Leave one out cross validation: One data point is left out (validation) and trained on rest of the data points. This is done iteratively and then results are averaged out. But how do we find the best model when the results are average out ?

K-Fold we say K = 5 , 4 fold data is trained on and 1 fold data is validated and the results again are average out. Again how do we know which is the best model here ? Or do we choose a hyper parameter and do K-Fold here to see best hyper parameter in the model ?

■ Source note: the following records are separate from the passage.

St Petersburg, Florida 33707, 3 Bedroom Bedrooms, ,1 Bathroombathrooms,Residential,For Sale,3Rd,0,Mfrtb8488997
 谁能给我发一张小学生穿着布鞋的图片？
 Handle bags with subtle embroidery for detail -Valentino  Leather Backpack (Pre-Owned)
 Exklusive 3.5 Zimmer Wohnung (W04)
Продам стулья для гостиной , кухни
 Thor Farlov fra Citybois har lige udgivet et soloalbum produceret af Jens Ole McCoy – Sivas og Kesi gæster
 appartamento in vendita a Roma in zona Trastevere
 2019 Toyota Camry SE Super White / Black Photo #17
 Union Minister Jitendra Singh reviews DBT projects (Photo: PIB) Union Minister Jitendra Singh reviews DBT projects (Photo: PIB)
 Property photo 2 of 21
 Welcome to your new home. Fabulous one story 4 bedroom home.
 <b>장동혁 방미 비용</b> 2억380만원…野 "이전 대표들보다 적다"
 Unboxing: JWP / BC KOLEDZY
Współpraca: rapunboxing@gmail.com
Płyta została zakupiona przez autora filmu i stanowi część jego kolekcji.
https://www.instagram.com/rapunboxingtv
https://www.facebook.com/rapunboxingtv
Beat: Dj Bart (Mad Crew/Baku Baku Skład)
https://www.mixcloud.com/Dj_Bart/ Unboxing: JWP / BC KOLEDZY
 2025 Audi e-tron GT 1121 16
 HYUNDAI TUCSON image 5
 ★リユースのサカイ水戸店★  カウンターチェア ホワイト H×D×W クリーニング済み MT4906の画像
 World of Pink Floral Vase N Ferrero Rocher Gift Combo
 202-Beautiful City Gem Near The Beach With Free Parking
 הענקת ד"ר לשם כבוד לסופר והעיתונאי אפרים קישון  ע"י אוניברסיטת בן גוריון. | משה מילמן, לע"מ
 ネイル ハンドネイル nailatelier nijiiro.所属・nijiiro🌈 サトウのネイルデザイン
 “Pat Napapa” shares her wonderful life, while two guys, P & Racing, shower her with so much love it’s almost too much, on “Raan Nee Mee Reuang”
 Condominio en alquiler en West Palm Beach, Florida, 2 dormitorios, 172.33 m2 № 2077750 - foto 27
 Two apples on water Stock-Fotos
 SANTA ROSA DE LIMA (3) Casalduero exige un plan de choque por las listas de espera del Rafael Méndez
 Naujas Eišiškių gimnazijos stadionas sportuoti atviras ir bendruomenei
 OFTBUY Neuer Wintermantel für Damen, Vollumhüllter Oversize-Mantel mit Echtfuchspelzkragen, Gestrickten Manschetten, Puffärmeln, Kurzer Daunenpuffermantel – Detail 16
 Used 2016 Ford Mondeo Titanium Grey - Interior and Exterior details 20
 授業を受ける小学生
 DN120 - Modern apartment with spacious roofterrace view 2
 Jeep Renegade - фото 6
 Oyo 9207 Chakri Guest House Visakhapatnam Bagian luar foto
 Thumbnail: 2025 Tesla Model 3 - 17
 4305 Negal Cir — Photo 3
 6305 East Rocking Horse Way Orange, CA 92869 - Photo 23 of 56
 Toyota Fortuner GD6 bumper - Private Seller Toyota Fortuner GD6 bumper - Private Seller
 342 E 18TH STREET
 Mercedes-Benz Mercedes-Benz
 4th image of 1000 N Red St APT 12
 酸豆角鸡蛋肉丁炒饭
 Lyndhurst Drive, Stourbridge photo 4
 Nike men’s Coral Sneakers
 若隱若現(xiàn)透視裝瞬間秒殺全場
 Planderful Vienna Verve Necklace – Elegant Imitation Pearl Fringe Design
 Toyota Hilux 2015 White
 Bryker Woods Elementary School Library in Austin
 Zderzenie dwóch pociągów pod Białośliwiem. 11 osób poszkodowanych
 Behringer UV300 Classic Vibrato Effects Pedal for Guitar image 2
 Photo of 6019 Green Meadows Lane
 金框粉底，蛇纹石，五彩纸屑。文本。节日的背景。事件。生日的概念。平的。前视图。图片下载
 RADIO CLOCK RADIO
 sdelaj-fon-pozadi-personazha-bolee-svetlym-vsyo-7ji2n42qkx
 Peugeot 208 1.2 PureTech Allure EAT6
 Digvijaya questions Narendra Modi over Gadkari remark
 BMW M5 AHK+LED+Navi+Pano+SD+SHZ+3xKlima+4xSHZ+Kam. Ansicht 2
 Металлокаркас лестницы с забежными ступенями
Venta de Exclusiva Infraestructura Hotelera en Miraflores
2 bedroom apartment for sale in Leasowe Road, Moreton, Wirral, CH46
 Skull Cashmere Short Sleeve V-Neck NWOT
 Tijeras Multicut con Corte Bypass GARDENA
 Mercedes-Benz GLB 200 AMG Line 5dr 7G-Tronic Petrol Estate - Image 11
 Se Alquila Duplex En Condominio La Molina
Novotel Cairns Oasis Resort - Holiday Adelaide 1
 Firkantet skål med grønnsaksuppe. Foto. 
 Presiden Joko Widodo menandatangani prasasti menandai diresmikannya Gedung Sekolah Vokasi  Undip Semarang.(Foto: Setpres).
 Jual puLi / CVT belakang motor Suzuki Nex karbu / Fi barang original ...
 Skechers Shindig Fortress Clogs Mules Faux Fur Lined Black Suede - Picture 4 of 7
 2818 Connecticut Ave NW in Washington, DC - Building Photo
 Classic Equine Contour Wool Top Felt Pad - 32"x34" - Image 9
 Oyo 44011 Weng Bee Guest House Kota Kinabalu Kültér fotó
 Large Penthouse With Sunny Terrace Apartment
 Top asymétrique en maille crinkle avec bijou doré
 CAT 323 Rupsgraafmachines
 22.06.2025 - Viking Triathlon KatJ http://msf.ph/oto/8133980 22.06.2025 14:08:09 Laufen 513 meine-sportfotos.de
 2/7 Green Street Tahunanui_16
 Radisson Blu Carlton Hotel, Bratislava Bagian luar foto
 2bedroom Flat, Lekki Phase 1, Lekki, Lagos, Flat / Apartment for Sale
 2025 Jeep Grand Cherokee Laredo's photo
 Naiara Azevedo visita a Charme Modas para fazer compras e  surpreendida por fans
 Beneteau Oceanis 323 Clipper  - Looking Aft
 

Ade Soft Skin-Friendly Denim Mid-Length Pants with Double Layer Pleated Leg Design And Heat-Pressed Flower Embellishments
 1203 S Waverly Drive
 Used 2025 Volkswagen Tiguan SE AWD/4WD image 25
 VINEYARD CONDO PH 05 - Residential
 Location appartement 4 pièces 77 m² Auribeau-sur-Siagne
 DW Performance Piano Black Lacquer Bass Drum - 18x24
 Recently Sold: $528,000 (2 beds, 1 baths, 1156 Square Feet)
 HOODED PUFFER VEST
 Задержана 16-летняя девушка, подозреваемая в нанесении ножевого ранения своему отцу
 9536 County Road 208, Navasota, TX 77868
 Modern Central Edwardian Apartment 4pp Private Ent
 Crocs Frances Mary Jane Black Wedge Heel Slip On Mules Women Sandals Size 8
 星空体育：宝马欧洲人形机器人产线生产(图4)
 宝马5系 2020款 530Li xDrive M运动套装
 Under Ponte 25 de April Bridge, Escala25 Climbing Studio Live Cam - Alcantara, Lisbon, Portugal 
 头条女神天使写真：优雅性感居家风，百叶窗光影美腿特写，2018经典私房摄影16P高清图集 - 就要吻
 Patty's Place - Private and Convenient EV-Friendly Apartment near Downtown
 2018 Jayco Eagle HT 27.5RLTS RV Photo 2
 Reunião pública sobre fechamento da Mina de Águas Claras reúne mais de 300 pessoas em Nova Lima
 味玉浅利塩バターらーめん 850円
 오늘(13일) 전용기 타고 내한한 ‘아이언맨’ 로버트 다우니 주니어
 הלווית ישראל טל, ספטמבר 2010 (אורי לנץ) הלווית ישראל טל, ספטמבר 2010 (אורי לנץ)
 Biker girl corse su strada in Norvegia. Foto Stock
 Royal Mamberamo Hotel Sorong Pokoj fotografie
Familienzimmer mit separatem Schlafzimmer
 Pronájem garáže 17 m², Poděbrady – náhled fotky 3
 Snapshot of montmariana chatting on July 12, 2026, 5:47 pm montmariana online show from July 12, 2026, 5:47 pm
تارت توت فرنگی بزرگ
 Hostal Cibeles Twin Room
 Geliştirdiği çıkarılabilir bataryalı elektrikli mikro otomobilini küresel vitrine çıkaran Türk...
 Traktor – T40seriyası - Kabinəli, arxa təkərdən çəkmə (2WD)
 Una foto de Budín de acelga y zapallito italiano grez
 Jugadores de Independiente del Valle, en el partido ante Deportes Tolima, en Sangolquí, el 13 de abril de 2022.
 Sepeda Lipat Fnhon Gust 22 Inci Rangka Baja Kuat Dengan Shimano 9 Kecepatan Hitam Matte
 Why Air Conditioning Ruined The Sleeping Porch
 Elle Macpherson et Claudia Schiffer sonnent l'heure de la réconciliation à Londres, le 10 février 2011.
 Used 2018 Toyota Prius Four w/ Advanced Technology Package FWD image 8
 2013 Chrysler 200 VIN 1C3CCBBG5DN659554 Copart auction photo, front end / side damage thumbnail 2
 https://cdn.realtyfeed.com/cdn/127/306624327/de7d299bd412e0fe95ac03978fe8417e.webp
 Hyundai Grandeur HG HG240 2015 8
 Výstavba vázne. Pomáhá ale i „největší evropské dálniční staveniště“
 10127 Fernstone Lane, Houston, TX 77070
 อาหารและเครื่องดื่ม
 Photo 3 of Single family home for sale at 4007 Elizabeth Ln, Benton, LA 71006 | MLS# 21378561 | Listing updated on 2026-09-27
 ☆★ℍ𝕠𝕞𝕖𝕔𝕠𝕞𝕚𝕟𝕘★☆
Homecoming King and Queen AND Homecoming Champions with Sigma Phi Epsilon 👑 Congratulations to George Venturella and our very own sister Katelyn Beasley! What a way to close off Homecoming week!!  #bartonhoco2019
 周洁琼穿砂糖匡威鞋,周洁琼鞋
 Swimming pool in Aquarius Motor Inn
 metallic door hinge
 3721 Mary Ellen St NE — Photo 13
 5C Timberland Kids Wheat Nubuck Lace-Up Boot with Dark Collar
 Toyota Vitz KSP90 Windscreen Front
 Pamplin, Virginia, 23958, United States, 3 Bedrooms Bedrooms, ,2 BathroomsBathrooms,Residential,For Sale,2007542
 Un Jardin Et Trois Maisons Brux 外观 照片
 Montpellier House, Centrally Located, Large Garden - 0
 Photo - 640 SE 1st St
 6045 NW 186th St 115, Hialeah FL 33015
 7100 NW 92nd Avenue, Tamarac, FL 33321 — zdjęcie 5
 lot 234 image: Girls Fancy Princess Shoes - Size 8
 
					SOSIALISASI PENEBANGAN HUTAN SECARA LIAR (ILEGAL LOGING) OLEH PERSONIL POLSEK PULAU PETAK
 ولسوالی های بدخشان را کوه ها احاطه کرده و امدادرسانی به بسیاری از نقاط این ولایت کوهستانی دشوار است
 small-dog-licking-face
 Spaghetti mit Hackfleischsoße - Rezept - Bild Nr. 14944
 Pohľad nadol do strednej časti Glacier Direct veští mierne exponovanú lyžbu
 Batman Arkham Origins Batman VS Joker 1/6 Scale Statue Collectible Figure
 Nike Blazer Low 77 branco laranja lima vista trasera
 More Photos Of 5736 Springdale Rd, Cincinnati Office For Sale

Lastly, what is the difference between grid search CV and K-Fold ?

Best Answer

Cross validation is used to either compare different models or to tune the parameter. For the case of the parameter tuning, you can consider the models with different parameters to be unique models that you want to test. For both cases, the $MSE_i$ are averaged out for each model, and then compared to $CV$ parameter in different models. These $CV$ parameters cannot be used in absolute sense, they only make sense when compared to $CV$ parameters from the same data, same kind of cross validation, and different model (think of this like you would think of AIC and BIC). Once you have the $CV$ parameters from different models, you can choose the appropriate model (or parameter) by picking the smallest number (smaller the average $MSE$ the better).

Grid search cross validation is usually employed for parameter tuning, while K-fold is more general approach. Grid-search is a way to select the best of a family of models, parametrized by a grid of parameters.